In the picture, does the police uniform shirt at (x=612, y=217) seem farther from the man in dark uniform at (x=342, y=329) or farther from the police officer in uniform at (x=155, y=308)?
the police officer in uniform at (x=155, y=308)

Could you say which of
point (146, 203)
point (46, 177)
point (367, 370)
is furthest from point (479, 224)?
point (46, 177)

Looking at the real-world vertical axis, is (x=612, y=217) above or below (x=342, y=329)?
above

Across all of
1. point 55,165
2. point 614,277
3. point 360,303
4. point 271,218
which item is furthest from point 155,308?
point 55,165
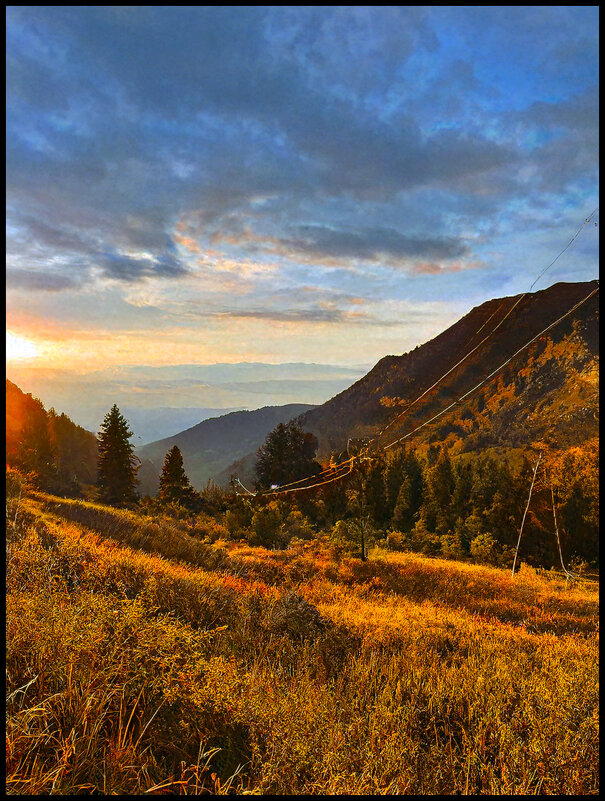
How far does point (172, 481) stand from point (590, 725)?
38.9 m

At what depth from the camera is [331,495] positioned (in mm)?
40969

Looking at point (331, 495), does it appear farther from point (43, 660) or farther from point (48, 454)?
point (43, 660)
---
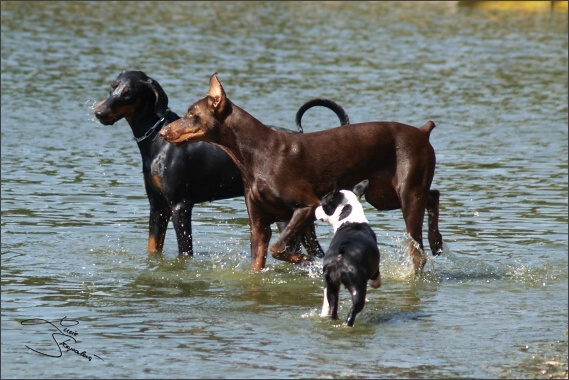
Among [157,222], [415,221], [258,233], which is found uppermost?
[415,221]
==
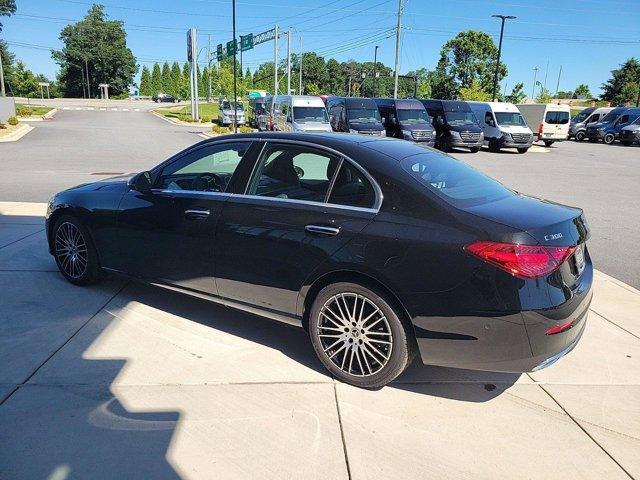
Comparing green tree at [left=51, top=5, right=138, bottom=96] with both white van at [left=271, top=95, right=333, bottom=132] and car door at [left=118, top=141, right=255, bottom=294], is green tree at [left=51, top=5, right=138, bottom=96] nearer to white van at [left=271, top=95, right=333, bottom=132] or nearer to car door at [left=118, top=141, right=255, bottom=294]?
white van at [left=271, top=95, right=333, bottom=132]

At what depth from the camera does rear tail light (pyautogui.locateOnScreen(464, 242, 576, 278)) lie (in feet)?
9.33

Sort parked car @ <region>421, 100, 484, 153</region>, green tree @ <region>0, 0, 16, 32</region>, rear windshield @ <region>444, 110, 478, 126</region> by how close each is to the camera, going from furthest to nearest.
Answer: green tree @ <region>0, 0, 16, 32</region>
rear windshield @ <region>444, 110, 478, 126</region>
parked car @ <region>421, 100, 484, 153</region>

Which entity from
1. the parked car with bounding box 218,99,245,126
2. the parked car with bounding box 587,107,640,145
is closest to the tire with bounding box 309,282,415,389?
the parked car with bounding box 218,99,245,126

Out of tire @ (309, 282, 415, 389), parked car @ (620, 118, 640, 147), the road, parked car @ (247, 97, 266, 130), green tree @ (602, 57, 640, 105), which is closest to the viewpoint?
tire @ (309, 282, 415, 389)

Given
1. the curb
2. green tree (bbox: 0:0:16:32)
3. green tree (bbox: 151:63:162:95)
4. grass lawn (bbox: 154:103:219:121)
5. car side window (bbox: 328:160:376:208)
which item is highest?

### TO BE DONE
Copy out the entries verbatim, starting at the line containing "Which entity from" and ending at the line containing "which item is highest?", with both of those lines included.

### REPLY TO THE TASK
Which entity from
1. the parked car with bounding box 218,99,245,126
2. the parked car with bounding box 587,107,640,145
is closest to the tire with bounding box 309,282,415,389?
the parked car with bounding box 218,99,245,126

Out of tire @ (309, 282, 415, 389), parked car @ (620, 118, 640, 147), the road, parked car @ (247, 97, 266, 130), green tree @ (602, 57, 640, 105), which is closest to the viewpoint?
tire @ (309, 282, 415, 389)

Given
1. the curb
2. green tree (bbox: 0:0:16:32)
3. green tree (bbox: 151:63:162:95)
4. grass lawn (bbox: 154:103:219:121)
5. car side window (bbox: 328:160:376:208)
which item is highest?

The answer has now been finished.